Pipeline Stages and Indexing in HQ

Creating your index in HQ involves a two step process. The first step is Data Discovery. Data Discovery is when HQ crawls repositories to find and identify data available for indexing. The next step is Data Extraction. Data Extraction is when HQ opens files and extracts additional information from data crawled during the scanning phase. After this two step process, HQ allows users to configure pipeline steps to further enrich data before an index is created.

This customization of the Pipeline is useful because it gives data administrators in HQ fine-grained control over their index, improves efficiency of the index creation process, and conserves system resources.

The Pipeline can be configured during the following stages:

Post-Scan: The steps configured under this section are executed immediately after Scanning, during the first pass Data Discovery step. Certain repositories, like SDE, do not execute Extraction steps. In such cases, configuring pipeline steps at the Post-Scan level can be used to enrich data.
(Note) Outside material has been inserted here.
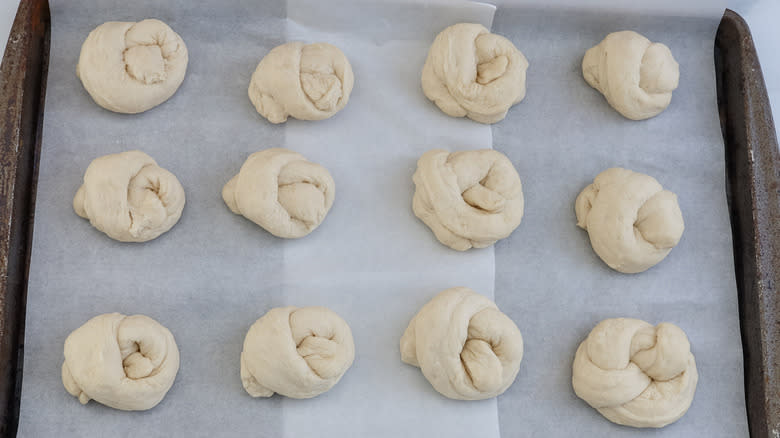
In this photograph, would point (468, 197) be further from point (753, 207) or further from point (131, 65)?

Pre-Extraction: The steps set up here are executed just prior to Data Extraction, right after Data Discovery.

Post-Extraction: The steps listed here are executed immediately after Data Extraction is complete.

Pre-Index: The steps added here are executed just prior to the information being written to the Index. This step occurs only after Data Discovery and Data Extractions are complete. For most data repositories, pipeline steps like metadata extraction, document transformation, and geotagging are configured here.